Pertanyaan saya, apa sih yg dapat saya pelajari dari satu kasus ini?

  1. Saya seharusnya lebih banyak belajar untuk bersifat konsisten. Saya perlu belajar mengambil keputusan secara tepat dan cepat. Sikap Fida yg tidak kami sepakati adalah sesungguhnya dipicu oleh sikap orang tuanya yang mengambil keputusan tanpa mempertimbangkan sedikitpun efek terhadap anaknya. Akan mungkin lebih bijaksana jika keputusan seperti ini diambil tanpa harus diperdengarkan. Negosiasi antar suami dapat dengan cara bisikan. Cara ini toh lebih mesra menurut akal sehat dan perasaan sehat saya.
  2. Menurut pengamatan saya, anak-anak kita sering jadi korban orang dewasa khususnya orang tua. Bayangkan, kita saja orang dewasa kadang tidak mood dalam mengerjakan sesuatu, begitu pula tentunya dengan anak. Nah saat kita melihat anak kita tidak mengerjakan sesuatu yg dia tidak inginkan, banyak orang tua yg menanggapinya dengan marah. Kadang-kadang ini pun terjadi pada saya.
  3. Sebenarnya, Fida pasti mempunyai alasan yg banyak. Di pikiran mereka, banyak hal yang tidak sempat atau tidak dapat dikomunikasikan.

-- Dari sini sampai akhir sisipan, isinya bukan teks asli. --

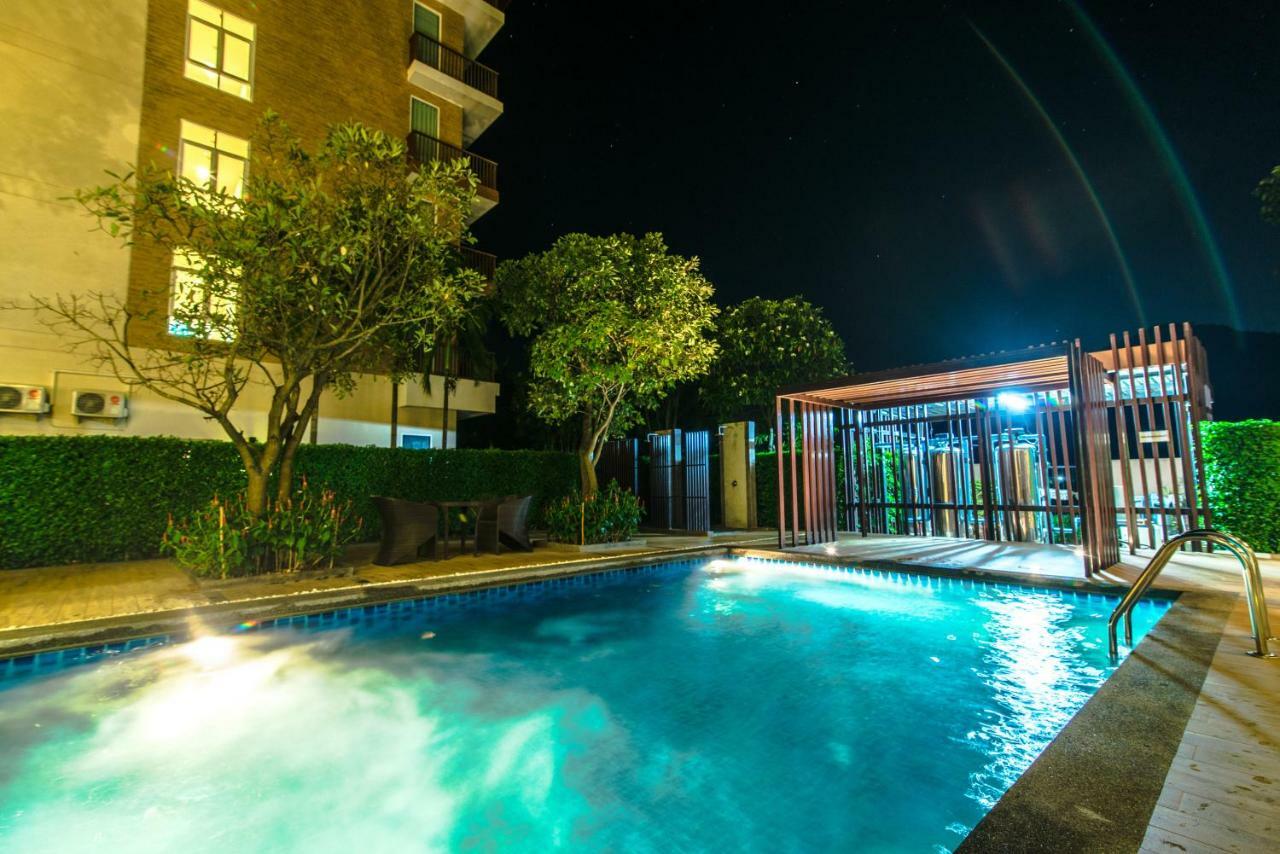 Bann Khaoyai Condominium Pak Chong Накхонратчасіма Екстер'єр фото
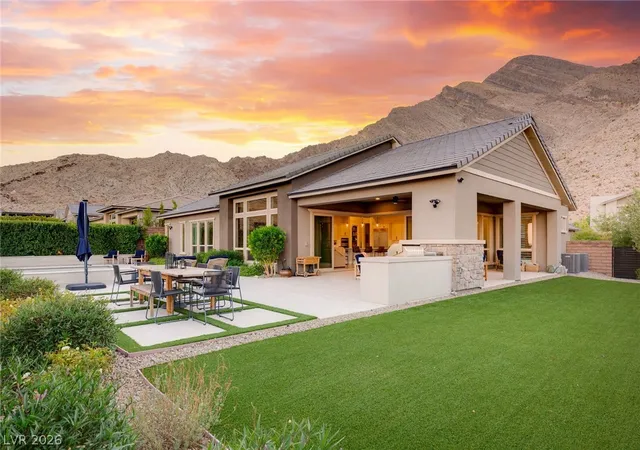 Photo 2 of Single family home for sale at 2980 The Peaks Ln, Las Vegas, NV 89138 | MLS# 2810038 | Listing updated on 2026-09-04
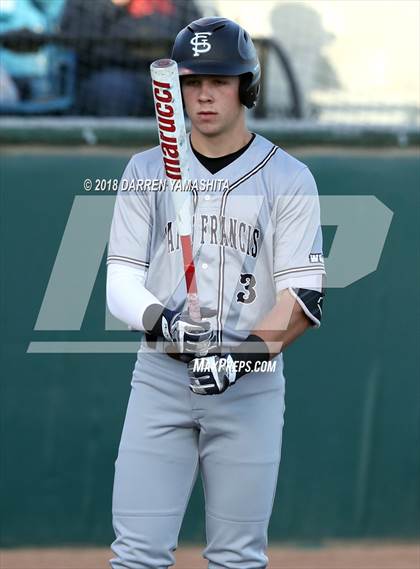 Thumbnail 3 in Soledad vs. Saint Francis (CIF CCS D2 Final) photogallery.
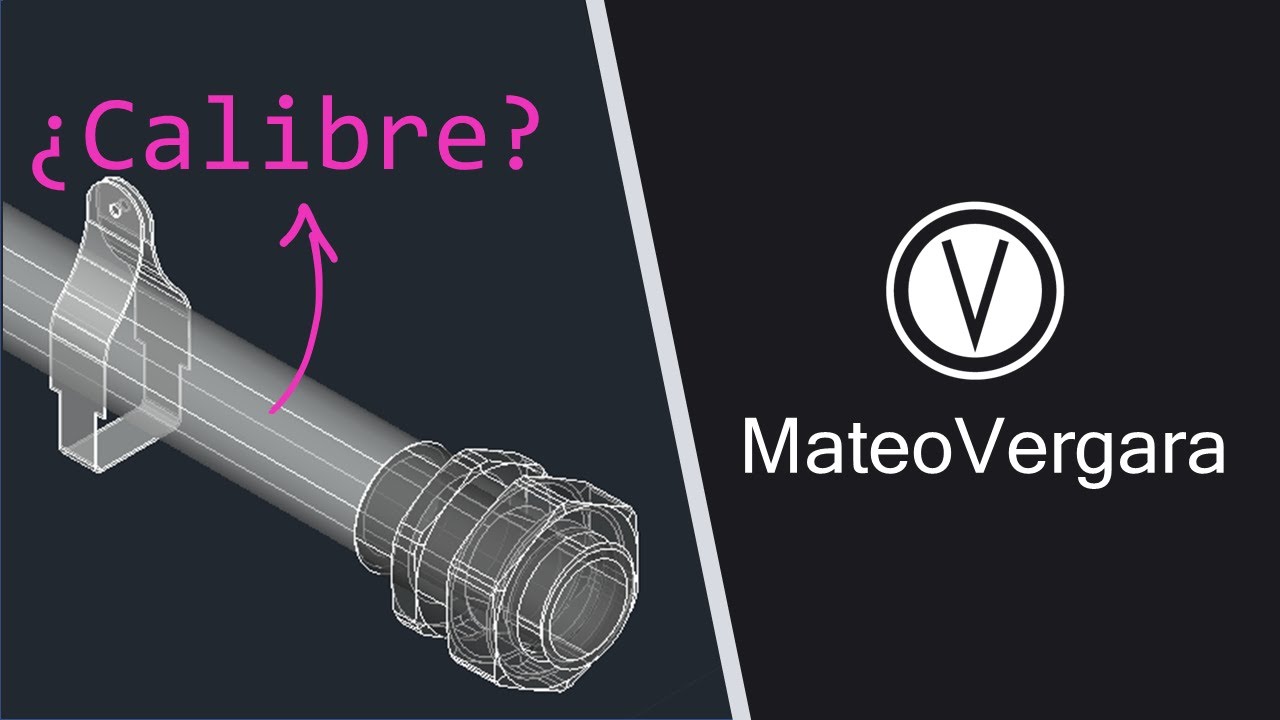 Tuberías ELECTRICAS: cálculo Profesional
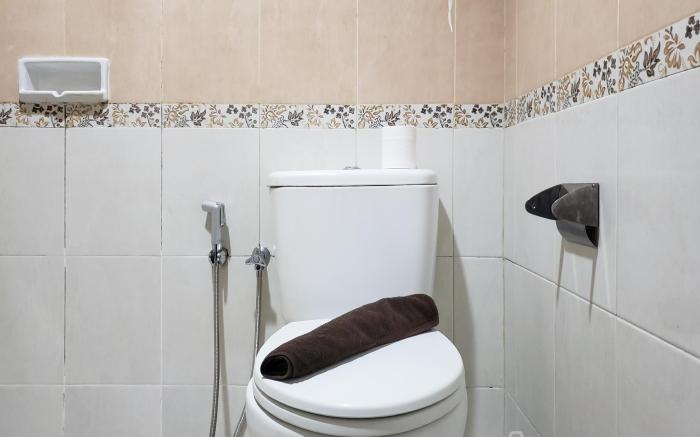 Minimalist Comfy 1BR at The Boulevard By Travelio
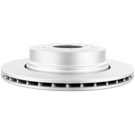 2004 Bmw X3 Brake Rotor 2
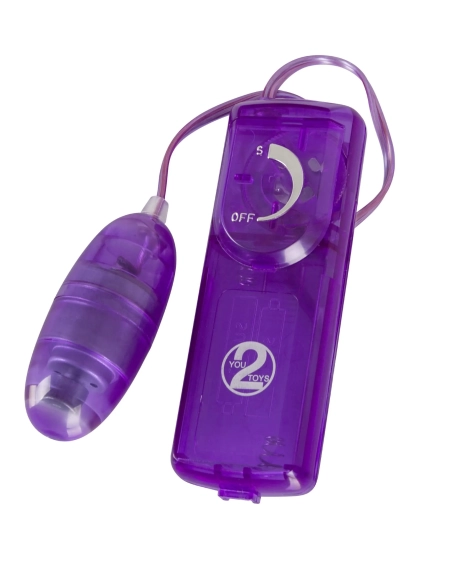 Purple Appetizer - sada sexuálních hraček (9dílná)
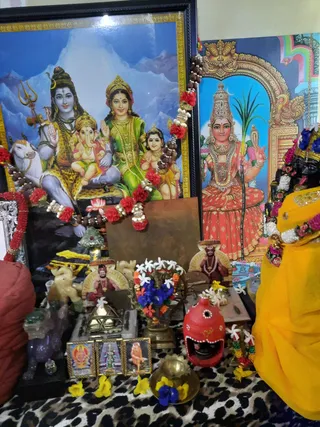 KAILASA SAN FERNANDO, TRINIDAD & TOBAGO on 3/9/2022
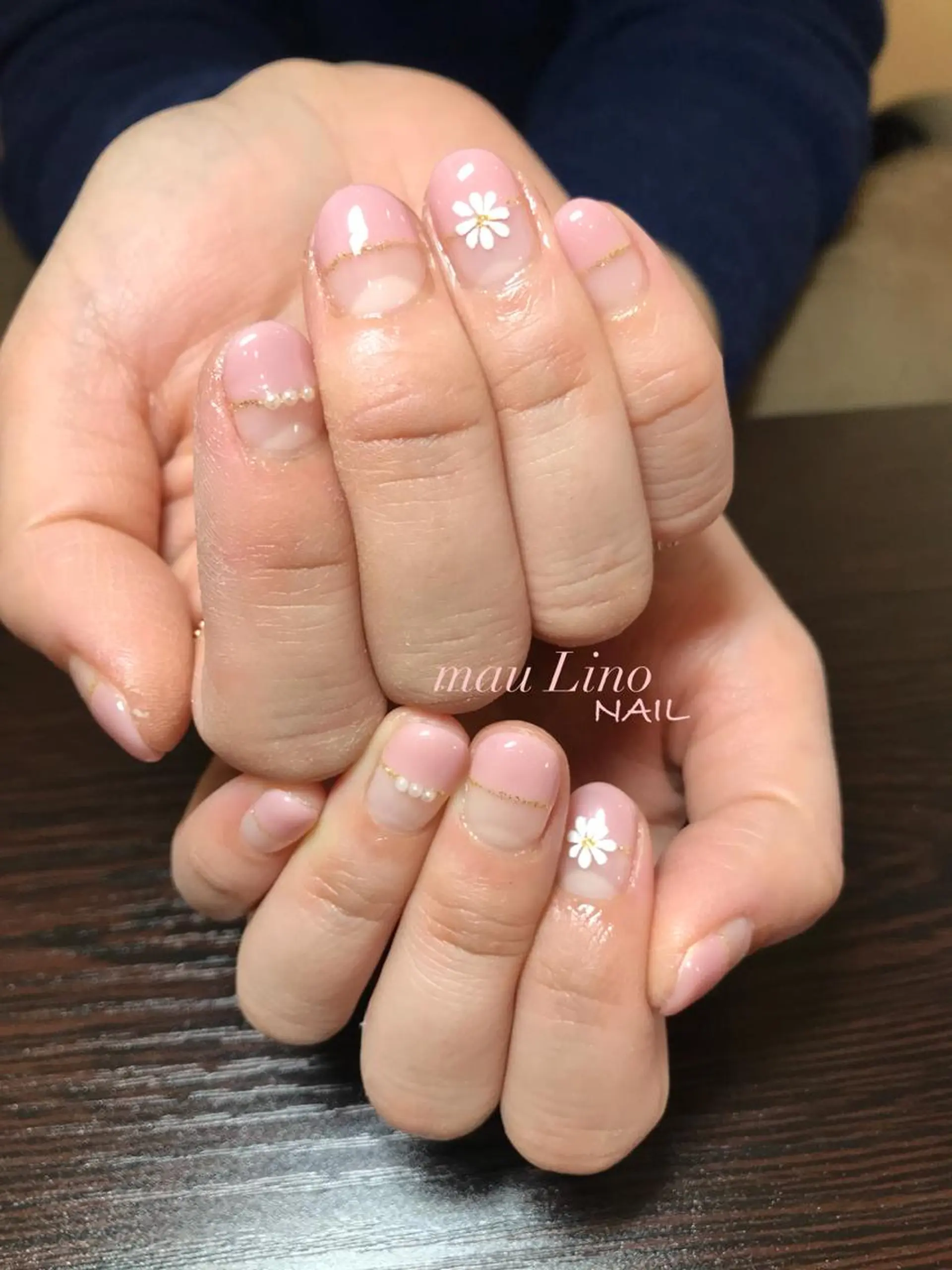 ネイル mau Lino NAIL所属・GELo nail~#19~のネイルデザイン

Buktinya dia bisa memberikan banyak argumen secara panjang lebar ketika dia diberi kesempatan banyak untuk berbicara dalam suasana yg menyenangkan dan penuh keakraban

Demikian refleksi saya. Ya Allah, semoga saya dapat belajar banyak dari titipanMu ya Allah. Engkau mengamanahkan dua permata Fika dan Fida untuk saya bimbing, jaga, didik, agar kelak dia bisa menjadi manusia yg bermanfaat. Semoga anak-anakku dapat belajar hal yang baik dari Ibunya, sebagaimana saya telah menemukan pelajaran penting dari Ibu saya seperti yg saya tuliskan di "cerita kehidupan".

Mereka tidak tahu warna masa depannya. Mereka belum mengerti tantangan berat dari kehidupan masa depan mereka. Mereka pun belum mengerti arti dari tanggung jawab kehidupan. Kami orang tua nya yang diamanhi untuk mempersiapkan hidup masa depan mereka.

Hanya kekuatan, kemampuan, ridho dari-Mu lah untuk kami bisa mendidiknya secara baik.

Maafkan Hamba-Mu ya Allah. Fida, maafkan saya atas kekurangan yg saya miliki. Bukankah saya telah menyadarinya sejak dulu bahwa saya belajar menjadi Ibu yang baik seperti yang telah saya tuliskan di sini.